LB12 HIV Incidence Among Men Who Have Sex with Men Following Diagnosis with Sexually Transmitted Infections

Tuesday, June 10, 2014
Exhibit Hall
David Katz, PhD, MPH, Department of Medicine, University of Washington, Seattle, WA, Julia C. Dombrowski, MD, MPH, Department of Medicine (Infectious Diseases), University of Washington and Public Health - Seattle & King County HIV/STD Program, Seattle, WA, Teal Bell, MPH, Infectious Disease Assessment Unit, Washington State Department of Health, Olympia, WA, Roxanne Kerani, PhD, HIV/STD Control Program, Public Health - Seattle and King County, Seattle, WA and Matthew Golden, MD, MPH, Public Health - Seattle & King County HIV/STD Program, University of Washington, Seattle, WA

Background: Men who have sex with men (MSM) are at high risk of acquiring HIV infection following diagnosis with other sexually transmitted infections (STIs).  Identifying the types of STIs associated with the greatest risk of subsequent HIV infection could help target HIV prevention interventions.
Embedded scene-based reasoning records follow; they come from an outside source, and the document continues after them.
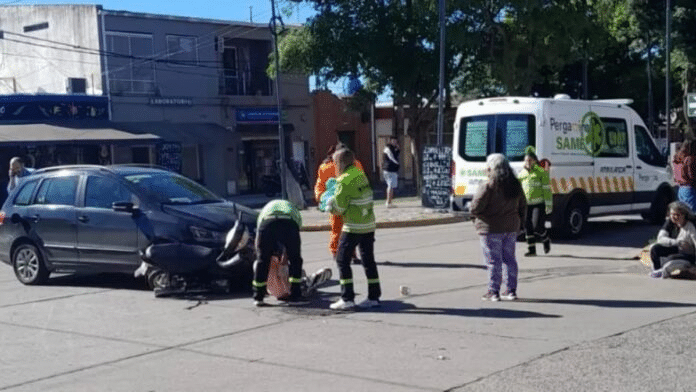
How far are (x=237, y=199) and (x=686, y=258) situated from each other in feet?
95.6

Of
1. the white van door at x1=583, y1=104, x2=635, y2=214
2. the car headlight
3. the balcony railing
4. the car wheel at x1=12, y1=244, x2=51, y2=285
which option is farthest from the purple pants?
the balcony railing

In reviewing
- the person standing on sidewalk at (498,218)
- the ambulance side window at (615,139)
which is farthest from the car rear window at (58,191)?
the ambulance side window at (615,139)

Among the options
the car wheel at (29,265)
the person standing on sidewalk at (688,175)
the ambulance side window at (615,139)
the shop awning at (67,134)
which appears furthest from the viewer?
A: the shop awning at (67,134)

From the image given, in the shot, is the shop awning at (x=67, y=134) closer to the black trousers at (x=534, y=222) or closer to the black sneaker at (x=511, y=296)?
the black trousers at (x=534, y=222)

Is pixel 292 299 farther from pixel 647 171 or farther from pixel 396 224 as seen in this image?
pixel 647 171

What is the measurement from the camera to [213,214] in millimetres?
11859

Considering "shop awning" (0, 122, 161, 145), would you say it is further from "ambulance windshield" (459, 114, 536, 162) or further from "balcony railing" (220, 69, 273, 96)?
"ambulance windshield" (459, 114, 536, 162)

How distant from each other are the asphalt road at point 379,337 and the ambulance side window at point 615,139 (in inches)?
192

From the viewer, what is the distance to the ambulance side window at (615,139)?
17.7m

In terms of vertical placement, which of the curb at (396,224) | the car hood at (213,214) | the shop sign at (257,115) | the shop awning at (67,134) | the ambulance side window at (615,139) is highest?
the shop sign at (257,115)

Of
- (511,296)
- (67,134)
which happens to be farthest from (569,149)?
(67,134)

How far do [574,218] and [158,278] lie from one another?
27.0ft

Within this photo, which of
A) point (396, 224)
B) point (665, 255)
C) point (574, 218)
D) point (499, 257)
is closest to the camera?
point (499, 257)

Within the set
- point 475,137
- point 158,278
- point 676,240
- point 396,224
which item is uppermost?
point 475,137
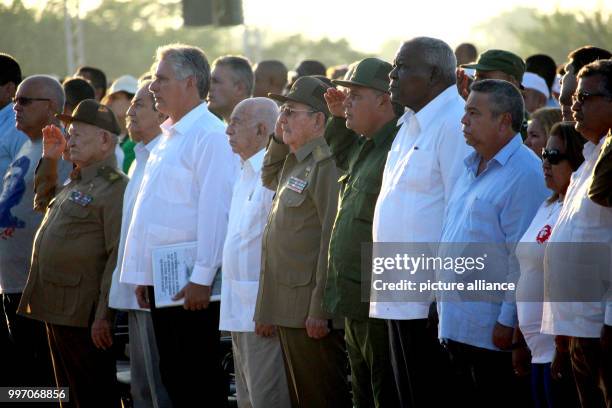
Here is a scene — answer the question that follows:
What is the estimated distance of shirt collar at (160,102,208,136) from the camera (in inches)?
338

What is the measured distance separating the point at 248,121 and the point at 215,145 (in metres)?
0.27

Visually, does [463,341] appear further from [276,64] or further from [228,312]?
[276,64]

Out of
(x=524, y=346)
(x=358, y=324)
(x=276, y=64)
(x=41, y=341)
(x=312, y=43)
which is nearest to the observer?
(x=524, y=346)

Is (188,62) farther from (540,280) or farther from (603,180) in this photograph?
(603,180)

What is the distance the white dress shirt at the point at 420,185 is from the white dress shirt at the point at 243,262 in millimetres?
1243

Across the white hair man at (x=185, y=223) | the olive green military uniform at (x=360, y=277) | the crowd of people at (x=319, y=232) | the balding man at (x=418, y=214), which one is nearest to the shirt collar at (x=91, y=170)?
the crowd of people at (x=319, y=232)

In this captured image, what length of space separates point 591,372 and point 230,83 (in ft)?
17.1

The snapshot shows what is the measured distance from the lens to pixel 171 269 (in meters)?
8.35

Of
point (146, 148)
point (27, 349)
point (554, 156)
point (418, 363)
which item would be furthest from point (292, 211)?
point (27, 349)

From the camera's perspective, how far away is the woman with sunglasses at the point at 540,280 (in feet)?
21.7

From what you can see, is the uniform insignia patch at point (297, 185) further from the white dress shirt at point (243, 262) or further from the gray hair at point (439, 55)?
the gray hair at point (439, 55)

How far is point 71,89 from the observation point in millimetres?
12148

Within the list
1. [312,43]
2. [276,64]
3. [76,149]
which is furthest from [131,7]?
[76,149]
Methods: Using matched HIV and STI surveillance data from Washington State from 1/1/2007-6/30/2013, we calculated the incidence of new HIV diagnoses following different STI diagnoses among MSM.  Men entered observation at the time of their first STI diagnosis during the study period and exited at the date of HIV diagnosis or 6/30/2013.  Cox proportional hazards regression was used to compare rates adjusted for calendar time.
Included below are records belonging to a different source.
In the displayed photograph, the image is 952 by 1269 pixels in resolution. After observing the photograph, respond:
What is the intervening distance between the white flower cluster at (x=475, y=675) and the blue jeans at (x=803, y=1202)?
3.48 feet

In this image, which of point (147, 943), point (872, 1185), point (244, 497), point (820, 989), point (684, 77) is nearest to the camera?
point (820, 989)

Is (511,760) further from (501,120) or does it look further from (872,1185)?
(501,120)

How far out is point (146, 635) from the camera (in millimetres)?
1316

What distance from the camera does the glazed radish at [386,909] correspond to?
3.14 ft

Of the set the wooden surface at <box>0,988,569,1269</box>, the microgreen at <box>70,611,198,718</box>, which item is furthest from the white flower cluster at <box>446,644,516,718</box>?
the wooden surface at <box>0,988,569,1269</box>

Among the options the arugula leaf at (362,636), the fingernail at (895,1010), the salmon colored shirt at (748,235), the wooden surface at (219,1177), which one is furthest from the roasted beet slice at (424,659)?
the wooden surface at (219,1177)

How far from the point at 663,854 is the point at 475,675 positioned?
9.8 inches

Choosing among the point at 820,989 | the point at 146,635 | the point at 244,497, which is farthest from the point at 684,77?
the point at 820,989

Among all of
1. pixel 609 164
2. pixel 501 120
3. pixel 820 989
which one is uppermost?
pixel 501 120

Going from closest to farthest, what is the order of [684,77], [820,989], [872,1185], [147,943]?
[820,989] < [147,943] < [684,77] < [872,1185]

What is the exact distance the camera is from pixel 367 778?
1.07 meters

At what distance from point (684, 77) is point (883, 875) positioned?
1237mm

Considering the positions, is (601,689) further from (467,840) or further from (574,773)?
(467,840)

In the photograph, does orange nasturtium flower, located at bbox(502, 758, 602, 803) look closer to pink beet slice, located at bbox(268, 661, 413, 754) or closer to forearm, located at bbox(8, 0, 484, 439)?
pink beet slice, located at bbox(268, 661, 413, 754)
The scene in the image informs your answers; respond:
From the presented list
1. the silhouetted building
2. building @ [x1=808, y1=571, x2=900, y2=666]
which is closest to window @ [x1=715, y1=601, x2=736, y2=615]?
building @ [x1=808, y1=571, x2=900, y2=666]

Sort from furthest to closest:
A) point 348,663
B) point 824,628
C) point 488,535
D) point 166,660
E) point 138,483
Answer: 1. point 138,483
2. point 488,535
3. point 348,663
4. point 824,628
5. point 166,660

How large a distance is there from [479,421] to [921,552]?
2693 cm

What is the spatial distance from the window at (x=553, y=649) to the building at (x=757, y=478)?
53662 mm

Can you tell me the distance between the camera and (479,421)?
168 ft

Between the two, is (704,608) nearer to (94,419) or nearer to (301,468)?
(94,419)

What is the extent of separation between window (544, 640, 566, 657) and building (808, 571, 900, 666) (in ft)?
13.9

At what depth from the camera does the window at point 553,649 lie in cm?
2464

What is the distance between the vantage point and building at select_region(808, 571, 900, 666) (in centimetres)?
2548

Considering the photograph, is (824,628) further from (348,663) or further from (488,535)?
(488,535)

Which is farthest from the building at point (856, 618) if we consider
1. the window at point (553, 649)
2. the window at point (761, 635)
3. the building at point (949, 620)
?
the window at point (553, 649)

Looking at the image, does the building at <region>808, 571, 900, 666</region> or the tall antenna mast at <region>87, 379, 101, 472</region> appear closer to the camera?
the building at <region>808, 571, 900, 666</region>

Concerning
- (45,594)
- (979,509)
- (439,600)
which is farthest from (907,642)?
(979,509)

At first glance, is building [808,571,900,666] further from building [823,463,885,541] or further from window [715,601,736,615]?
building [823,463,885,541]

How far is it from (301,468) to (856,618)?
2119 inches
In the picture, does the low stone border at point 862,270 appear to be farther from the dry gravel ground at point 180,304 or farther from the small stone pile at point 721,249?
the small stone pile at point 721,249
Results: From 1/1/2007-6/30/2013, 6577 HIV-negative MSM were diagnosed with 10,080 bacterial STIs and followed for 17,419 person-years.  314 (4.8%) men were subsequently diagnosed with HIV infection for an overall incidence of 1.6 per 100 person-years (95%CI=1.4-1.8).  The estimated incidence of HIV diagnoses among all MSM in the state was 0.4 per 100 person-years.  MSM were at the greatest risk of acquiring HIV after being diagnosed with rectal gonorrhea (HIV incidence = 4.1 per 100 person-years), followed by early syphilis (2.8), urethral gonorrhea (1.6), rectal chlamydial infection (1.6), pharyngeal gonorrhea (1.1), late syphilis (1.0), and urethral chlamydial infection (0.6) [p<0.0001 overall].  From 7/1/2011-6/30/2013, 739 MSM were diagnosed with HIV infection in Washington State, of whom 116 (16%) had a history of bacterial STI in the 2 years prior to HIV diagnosis, including 49 (6.6%) with a history of early syphilis or rectal gonorrhea.

Conclusions: MSM diagnosed with rectal gonorrhea and early syphilis were at the greatest risk of acquiring HIV infection post-STI diagnosis. Using STI partner services to target HIV prevention interventions such as PrEP to HIV-negative MSM diagnosed with these infections has potential to reach an extremely high risk population.